Kapolres Sampang AKBP Imran Edwin Siregar mengakui sempat kewalahan dengan kondisi pembagian zakat kemarin. Sebab, personel yang diturunkan sedikit. Untuk mengawal 2.000 penerima zakat, keamanan yang diturunkan hanya 70 personel. Petugas keamanan tersebut terdiri dari polisi, TNI dan satpol PP. Meski demikian, Imran mengklaim warga masih bisa dikendalikan. ”Alhamdulillah, keamanan berjalan baik.
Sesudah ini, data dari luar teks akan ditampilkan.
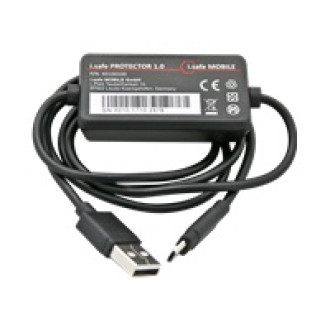 REALWEAR USB-Kabel mit Ladeschutz für HMT-1Z1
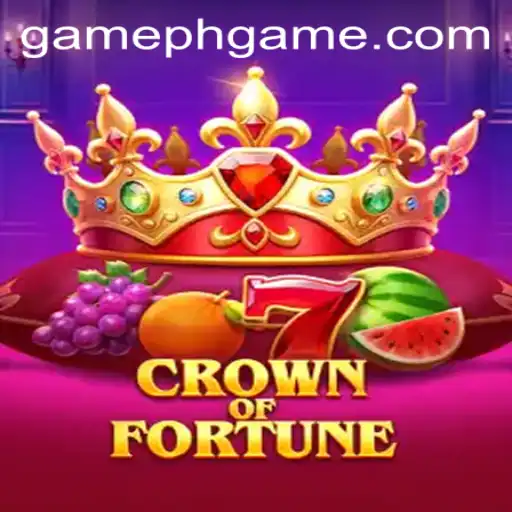 Exploring the Enchanting World of CrownofFortune: A GamePH Masterpiece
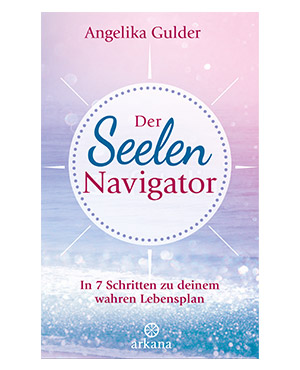 seelennavigator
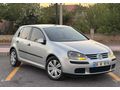 Sahibinden Volkswagen Golf 1.6 Primeline 2004 Model 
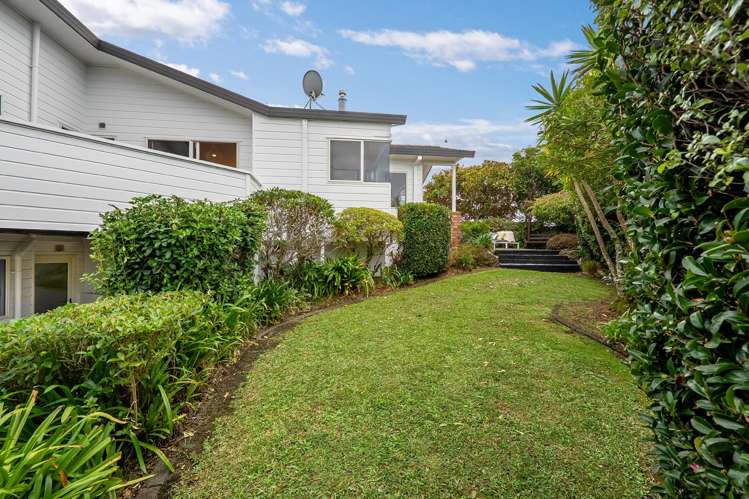 63 Fitzwilliam Drive Torbay_38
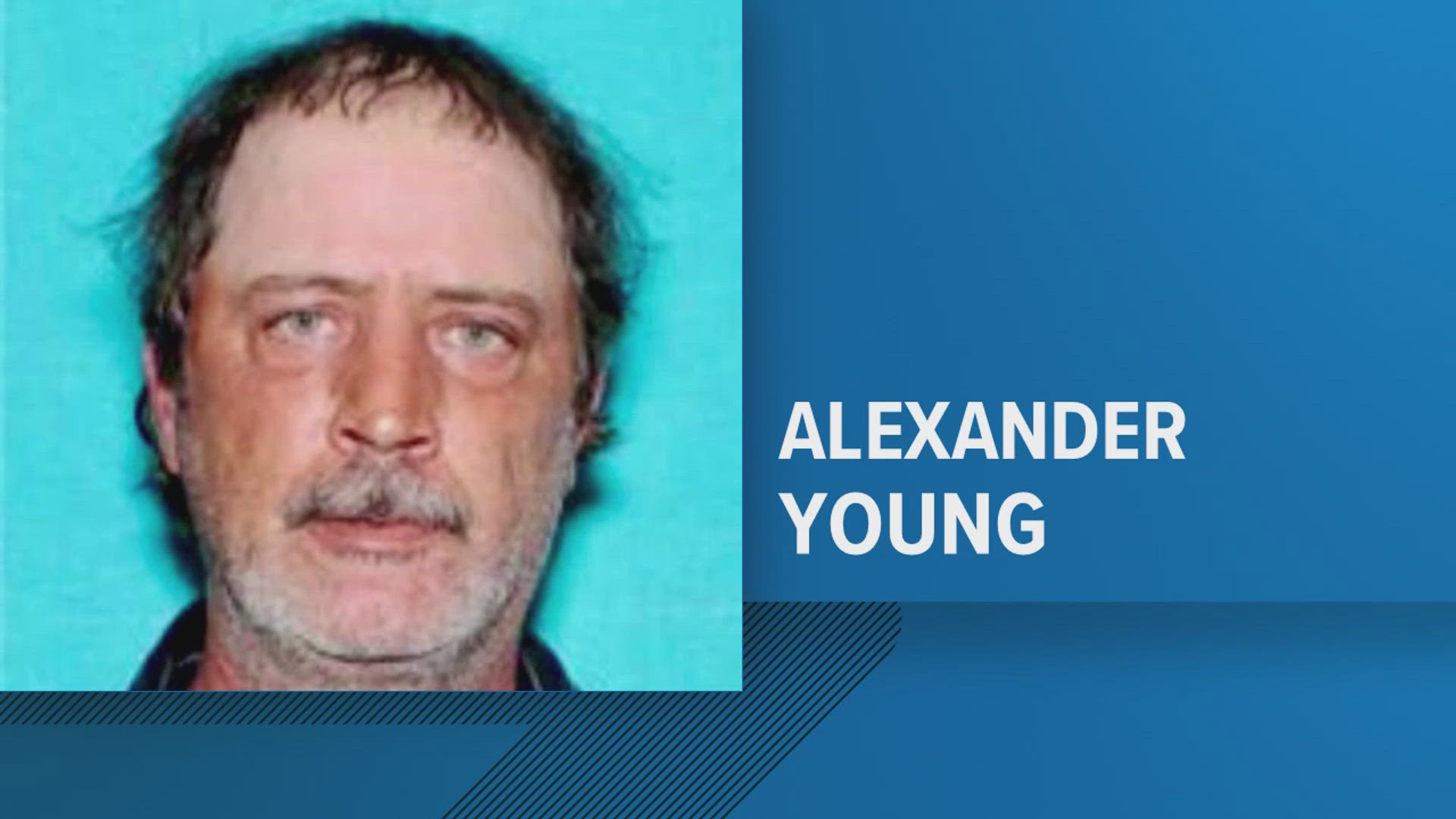 Madison County seeks help to find missing man | rocketcitynow.com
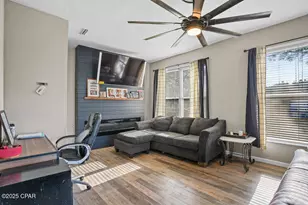 723 Sewell Farms Rd, Chipley, FL 32428 - Photo 14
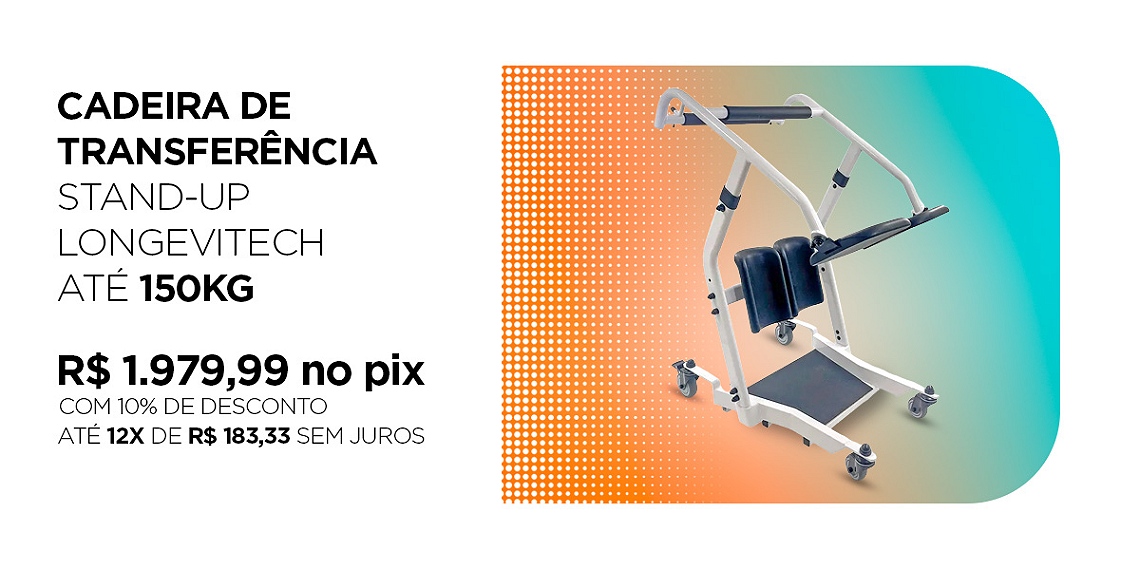 CADEIRA DE TRANFERÊNCIA vitrine-lancamento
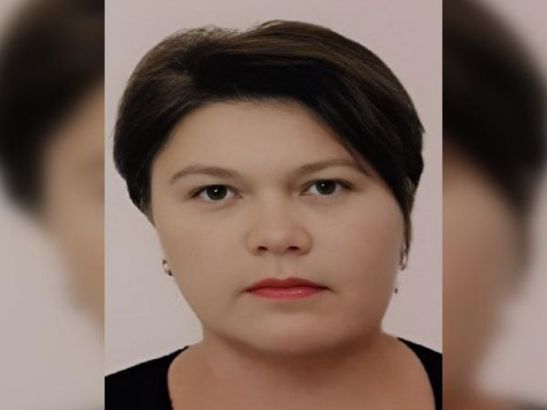 Без вести пропавшая 47-летняя ростовчанка нашлась живой спустя почти полгода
Warga bisa dikendalikan,” tuturnya.
Sementara itu, Kepala Dinsosnakertrans Malik Amrullah selaku penanggung jawab kegiatan mengatakan, pembagian zakat tersebut dilakukan secara serentak di empat belas kecamatan. Untuk pencairan, di Pendapa Bupati Sampang sebanyak 2.000 kaum duafa. Sementara untuk 14 kecamatan se-Sampang jumlahnya mencapai 1.400 warga duafa. ”Total zakat yang terkumpul Rp 361 juta. Itu diberikan kepada ribuan kaum duafa. Di pendapa sebanyak 2.000 kaum duafa dan 1.400 di semua kecamatan.
Ini dipasrahkan ke Nahdlatul Ulama (NU) Sampang untuk membagikan zakat sebesar Rp 25 juta. Diberikan melalui Tagana Rp 3 juta,” terang Malik. Dijelaskan, untuk 2.000 duafa di pendapa per orang mendapatkan Rp 50 ribu, sedangkan 1.400 duafa di 14 kecamatan per orang mendapatkan Rp 150 ribu.
Dengan rincian tersebut, diketahui anggaran di pendapa mencapai Rp 100 juta. Sementara di 14 kecamatan mencapai Rp 210 juta. Namun, jika ditotal dengan zakat yang dikelola NU dan Tagana, jumlahnya berbeda dengan apa yang disampaikan Malik. Sebab, total zakat yang disalurkan semestinya Rp 338 juta.